Dünyanın en seksi kadınlarından Irina Shayk bir Türk markasının yüzü oldu. Çekimler için geçen hafta İstanbul’a gelen Shayk hakkında her şeyi fotoğrafçı Koray Birand’dan dinledik.
ÇEKİMDEN NOTLAR
- Irina Shayk, THY’nin tarifeli seferi ile New York’tan İstanbul’a geldi.
- Son zamanların gözde mekânı Soho House’ta iki gece kaldı.
- Geldiği gece otel odasında dinlenmeyi tercih etti.
- Ertesi gün çekim için stüdyoya geldiğinde ayağında babet, jean pantolonu ve tişörtüyle çok doğal görünüyordu.
- Saç ve makyaj işlemleri yaklaşık iki saat sürdü. Irina’nın doğal güzelliğinin önüne geçmeyecek şekilde sade bir makyaj tercih edildi.
- Sette herhangi bir özel tercihi/isteği olmadı. Kendi deyişiyle bu konuda ‘çok kolay’dı.
- Salata ve sebze ağırlıklı bir öğle yemeği yedi. İstanbul’da yediği sebzelerin gerçekten sebze gibi olduğunu söyledi. Normalde bu lezzette sebze bulamıyormuş.
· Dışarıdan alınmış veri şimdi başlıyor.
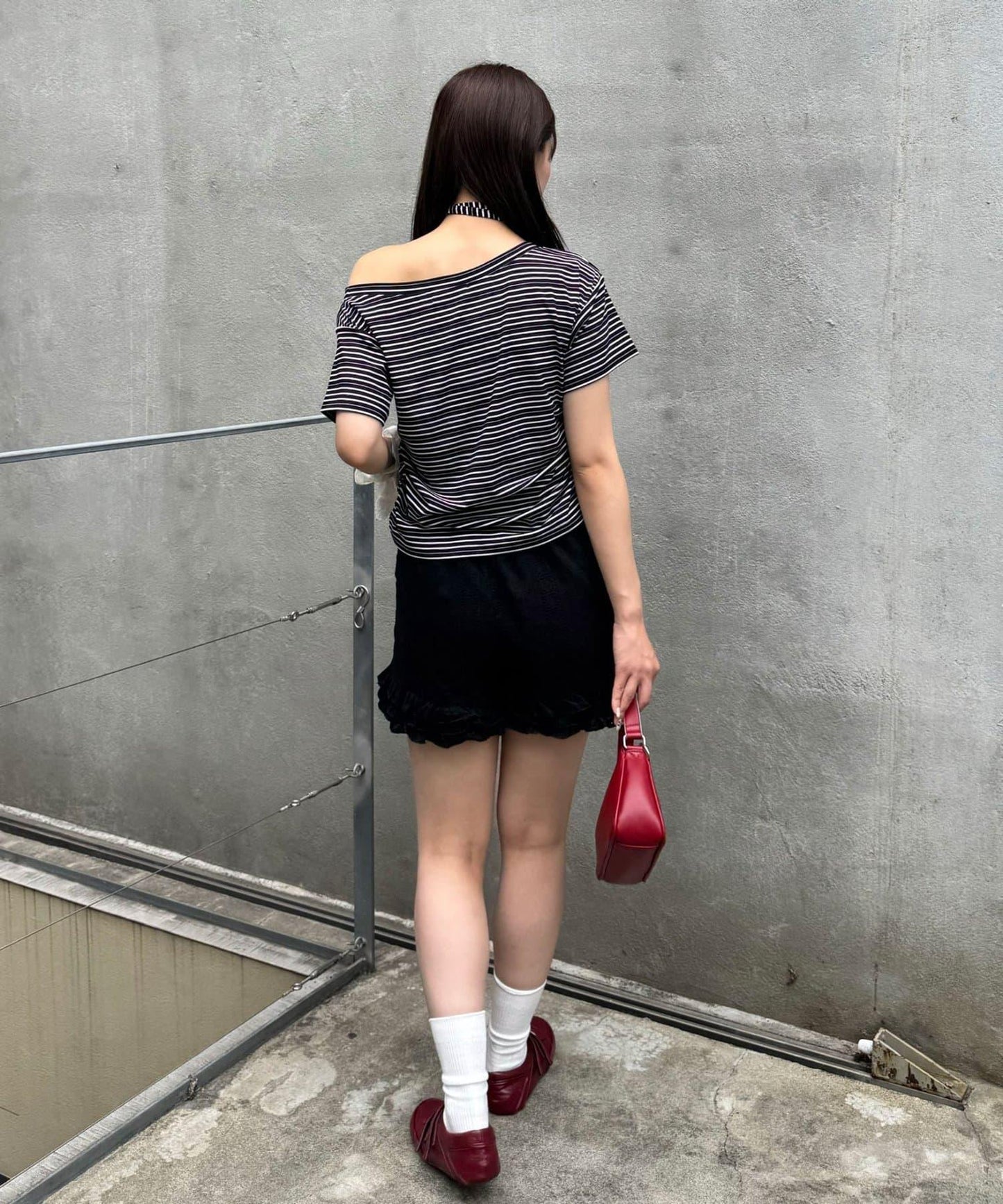 條紋頸環套裝T恤（網絡）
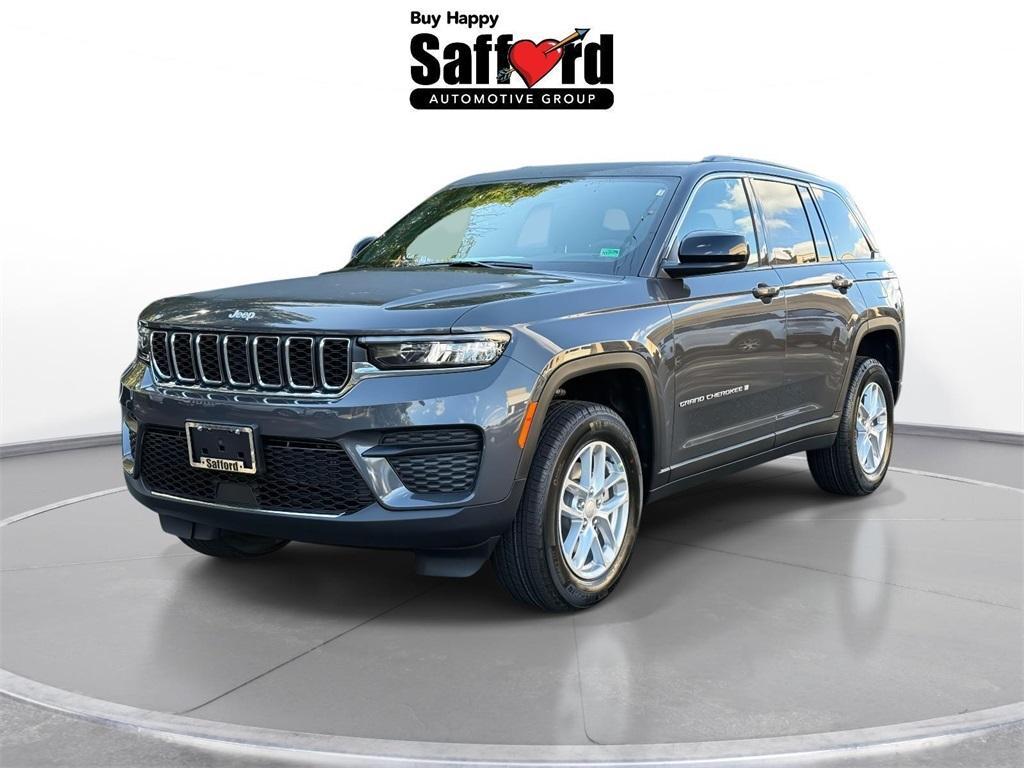 new 2025 Jeep Grand Cherokee car, priced at $37,153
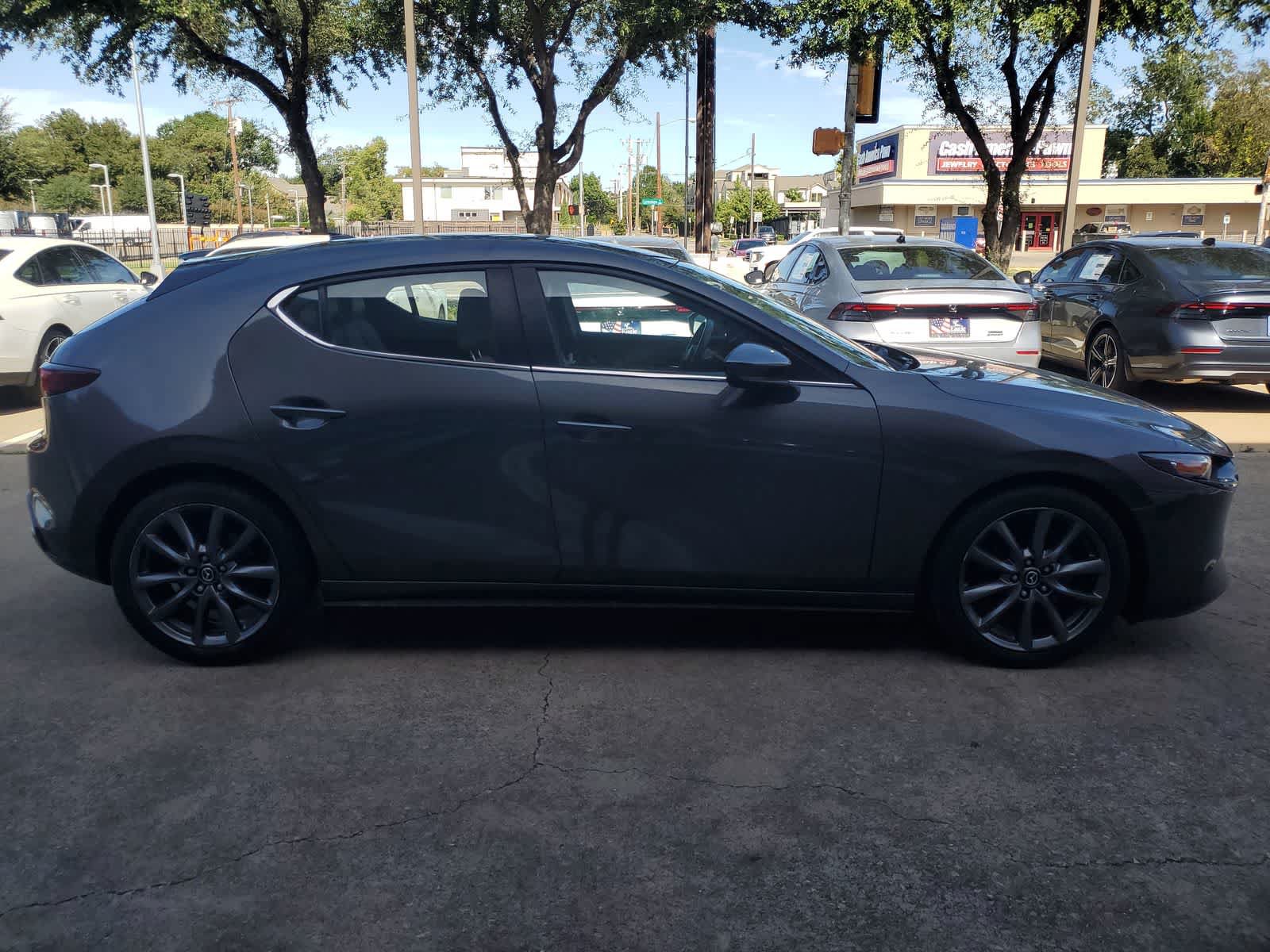 Used 2019 MAZDA MAZDA3 Hatchback FWD image 7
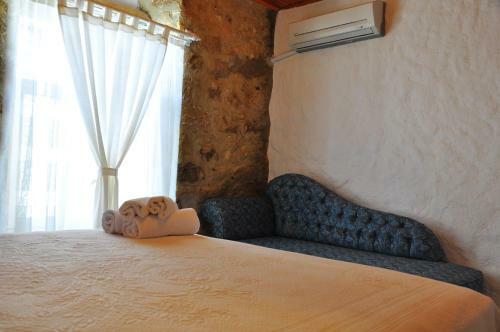 Hostal Imerek Tas Ev Hotel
- Çekim aralarında atıştırma olarak meyve yedi.
- Gün boyunca bir tane sade Türk kahvesi içti. Sert bulduğunu söyledi. Filtre kahve ve çok bol su içti.
- Çekim sırasında sette genellikle Irina’nın çok sevdiği hiphop tarz kendi müzikleri çaldı.
GÖZLERİNE BAKINCA KAYBOLUYORUM
Koray Birand: Irina’yı bundan iki ay önce New York’ta ‘Harper’s Bazaar Çin’ için çektim. Kendisi hakkında önyargılarım vardı. “Fazla seksi, sadece iç çamaşırı mankeni olabilir” falan diyordum. Çekim bittiğinde fena halde yanıldığımı anladım. Fotoğraflar çok iyi oldu. Kendisi de çok beğendi, hatta “Hayatımın en iyi kareleri” dedi. İki ay sonra bir Türk markası için bir araya geldiğimizde uzun yıllardır tanışıyor gibiydik. Irina tanıdığım en kaprissiz top model ve inanılmaz profesyonel. Ekibe saygısı müthiş. Tabii ki çok seksi. Hatta fazla seksi. Vücudunu, kıvrımlarını nasıl kullanacağını çok iyi biliyor. Kıyafetin hakkını veriyor. Derin V giydiyse memelerini düzeltip dikleştiriyor, derin yırtmaç varsa kasığa kadar açıyor. Popsuna kaç kere iğne battı gıkını bile çıkarmadı. Profesyonellik böyle bir şey. Sette en zorlanan isim partneri Sasha oldu. Gözünün içine bile bakamadı çocuk. “Bakınca kayboluyorum, bir uçurumdan aşağı düşüyor gibi oluyorum, gözleri çok derin” diyordu.